▶ [JOB] Only the lines from the one containing "How far is (316,220)" through the end of the material are to be echoed, each exactly as it appears.

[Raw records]
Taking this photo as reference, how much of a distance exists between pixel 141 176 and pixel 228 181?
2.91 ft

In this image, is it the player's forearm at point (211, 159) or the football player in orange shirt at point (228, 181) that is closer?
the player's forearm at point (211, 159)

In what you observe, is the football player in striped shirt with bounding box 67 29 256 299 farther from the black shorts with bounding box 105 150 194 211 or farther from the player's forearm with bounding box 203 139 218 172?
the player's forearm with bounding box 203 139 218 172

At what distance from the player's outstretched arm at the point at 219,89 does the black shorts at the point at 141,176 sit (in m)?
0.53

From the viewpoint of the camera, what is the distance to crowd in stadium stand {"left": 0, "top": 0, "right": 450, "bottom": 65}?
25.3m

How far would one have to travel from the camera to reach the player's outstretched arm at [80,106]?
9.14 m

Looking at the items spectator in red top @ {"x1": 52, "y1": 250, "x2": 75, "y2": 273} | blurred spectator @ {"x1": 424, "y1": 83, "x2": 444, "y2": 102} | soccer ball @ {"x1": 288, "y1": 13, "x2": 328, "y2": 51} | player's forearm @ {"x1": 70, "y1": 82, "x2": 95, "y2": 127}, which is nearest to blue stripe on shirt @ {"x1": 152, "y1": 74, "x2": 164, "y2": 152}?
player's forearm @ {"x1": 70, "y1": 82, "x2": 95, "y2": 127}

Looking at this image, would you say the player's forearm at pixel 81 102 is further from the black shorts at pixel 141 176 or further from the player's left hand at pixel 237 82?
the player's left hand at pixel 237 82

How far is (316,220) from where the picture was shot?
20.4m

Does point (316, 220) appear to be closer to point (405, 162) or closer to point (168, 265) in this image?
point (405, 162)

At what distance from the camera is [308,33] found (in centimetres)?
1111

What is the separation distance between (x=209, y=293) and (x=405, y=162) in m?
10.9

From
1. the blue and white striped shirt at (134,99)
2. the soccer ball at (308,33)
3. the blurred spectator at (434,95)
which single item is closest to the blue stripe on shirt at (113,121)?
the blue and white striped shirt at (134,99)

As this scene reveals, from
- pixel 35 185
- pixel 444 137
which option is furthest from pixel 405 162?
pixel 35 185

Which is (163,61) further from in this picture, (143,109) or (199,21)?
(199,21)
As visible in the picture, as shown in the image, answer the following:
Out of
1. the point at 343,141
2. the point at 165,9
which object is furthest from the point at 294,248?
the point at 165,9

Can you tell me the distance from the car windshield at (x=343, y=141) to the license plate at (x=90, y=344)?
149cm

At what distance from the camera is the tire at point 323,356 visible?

▶ [RESULT OF THE EXERCISE]
How far is (316,220) from where the picture was shot?
20.4m

Does point (316, 220) appear to be closer to point (405, 162) or closer to point (168, 265) in this image?
point (405, 162)

At what distance from the camera is [308,33] found (in centimetres)?
1111

What is the separation distance between (x=209, y=293) and (x=405, y=162) in m?
10.9

From
1. the blue and white striped shirt at (134,99)
2. the soccer ball at (308,33)
3. the blurred spectator at (434,95)
which single item is closest to the blue stripe on shirt at (113,121)?
the blue and white striped shirt at (134,99)

As this scene reveals, from
- pixel 35 185
- pixel 444 137
which option is furthest from pixel 405 162?
pixel 35 185

Which is (163,61) further from in this picture, (143,109) or (199,21)?
(199,21)
As visible in the picture, as shown in the image, answer the following:
Out of
1. the point at 343,141
2. the point at 165,9
which object is furthest from the point at 294,248?
the point at 165,9

Can you tell me the distance from the car windshield at (x=343, y=141) to the license plate at (x=90, y=344)?
149cm

At what distance from the camera is the tire at point 323,356 visible?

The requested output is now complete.